§ Your assignment: Print out the data precisely as it appears here, with no pictures.

§ Dataset content:
=== Section Start ===

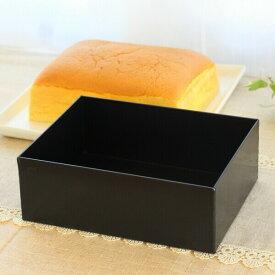浅井商店オリジナル BKシリコン加工 アルミカステラ型 台湾カステラ型 ケーキ型 デコレーション型 デコ型 角型 デコレーションケーキ型 ケーキ型 パン型 スクエア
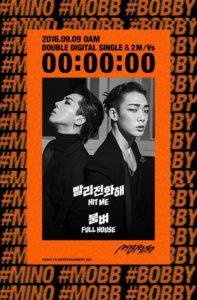 20160911_seoulbeats_mobb4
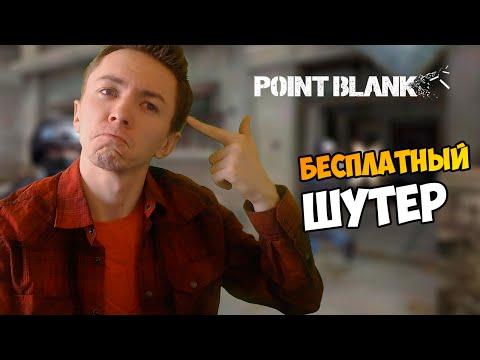 Point Blank - Бесплатный шутер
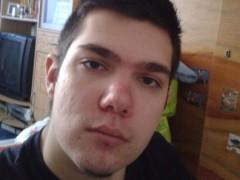 Richard94 - 26 éves társkereső fotója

=== Section End ===

§ Answer for this exercise:
浅井商店オリジナル BKシリコン加工 アルミカステラ型 台湾カステラ型 ケーキ型 デコレーション型 デコ型 角型 デコレーションケーキ型 ケーキ型 パン型 スクエア
 20160911_seoulbeats_mobb4
 Point Blank - Бесплатный шутер
 Richard94 - 26 éves társkereső fotója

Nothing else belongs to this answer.